-- Task instructions --
Which Bronx neighborhoods does the fuel cell bus project summary name as the environmental justice zones it will serve?

-- Excerpted passage --
- - - - - - -

Accelerating New York Fuel Cell Bus & Hydrogen Infrastructure Deployments
Disadvantaged communities in the Bronx are disproportionally affected by diesel emissions which negatively affects their health. Our solution is to accelerate the adoption of Fuel Cell Electric Bus (FCEB) and hydrogen fueling station development in NYS.
Our project will provide residents in the environmental justice zones of Eastchester, Co-op City, and Bedford Park with FCEB, zero-emissions, safe, and quiet transport. Our approach will succeed as FCEBs provide longer range than Battery Electric Buses (BEB), better performance in cold weather and can be refueled much faster than batteries in 6-12mins.
The hydrogen used to fuel these buses will be 100% clean, produced from electrolysis. Our intended outcome is the reduction in toxic emissions, improving the health of Bronx residents while meeting the same operating conditions as diesel buses, measured through carbon reductions, performance, and reliability. Proving hydrogen's capability in practice will demonstrate a viable path to zero emissions at the Metropolitan Transit Authority (MTA) and across the country.

- - - - - - -

-- Data to examine --
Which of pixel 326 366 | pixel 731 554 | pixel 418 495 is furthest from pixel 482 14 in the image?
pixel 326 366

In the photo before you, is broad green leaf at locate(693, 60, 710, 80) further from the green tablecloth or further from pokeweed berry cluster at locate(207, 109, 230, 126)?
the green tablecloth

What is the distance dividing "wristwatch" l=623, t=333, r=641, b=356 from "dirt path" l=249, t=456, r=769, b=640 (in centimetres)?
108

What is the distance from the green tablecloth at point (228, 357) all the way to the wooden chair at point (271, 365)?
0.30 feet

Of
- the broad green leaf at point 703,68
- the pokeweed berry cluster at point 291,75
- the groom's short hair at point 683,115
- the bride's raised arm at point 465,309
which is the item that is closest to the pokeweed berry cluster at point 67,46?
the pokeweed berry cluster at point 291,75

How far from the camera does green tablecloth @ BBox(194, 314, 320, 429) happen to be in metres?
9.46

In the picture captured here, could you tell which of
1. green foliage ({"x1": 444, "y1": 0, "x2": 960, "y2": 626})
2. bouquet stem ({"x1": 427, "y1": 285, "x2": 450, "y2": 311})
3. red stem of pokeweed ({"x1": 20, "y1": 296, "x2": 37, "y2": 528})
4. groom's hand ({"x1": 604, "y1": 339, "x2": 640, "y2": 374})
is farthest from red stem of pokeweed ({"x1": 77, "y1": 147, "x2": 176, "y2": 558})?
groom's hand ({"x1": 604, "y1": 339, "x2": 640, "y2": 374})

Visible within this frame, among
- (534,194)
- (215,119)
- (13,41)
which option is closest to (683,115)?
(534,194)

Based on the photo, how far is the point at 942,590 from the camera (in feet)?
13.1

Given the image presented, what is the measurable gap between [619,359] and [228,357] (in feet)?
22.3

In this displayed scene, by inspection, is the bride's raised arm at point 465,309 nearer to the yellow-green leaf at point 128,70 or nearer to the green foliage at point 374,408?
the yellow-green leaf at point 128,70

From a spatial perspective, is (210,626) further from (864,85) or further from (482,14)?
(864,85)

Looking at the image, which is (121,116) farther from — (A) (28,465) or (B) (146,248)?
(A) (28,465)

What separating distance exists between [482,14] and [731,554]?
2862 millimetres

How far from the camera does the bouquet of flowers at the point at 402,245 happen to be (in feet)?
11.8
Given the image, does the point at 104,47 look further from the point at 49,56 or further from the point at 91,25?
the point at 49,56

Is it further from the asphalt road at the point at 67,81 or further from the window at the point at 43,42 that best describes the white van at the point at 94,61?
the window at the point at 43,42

- - - - - - -

-- Exercise result --
Eastchester, Co-op City, and Bedford Park.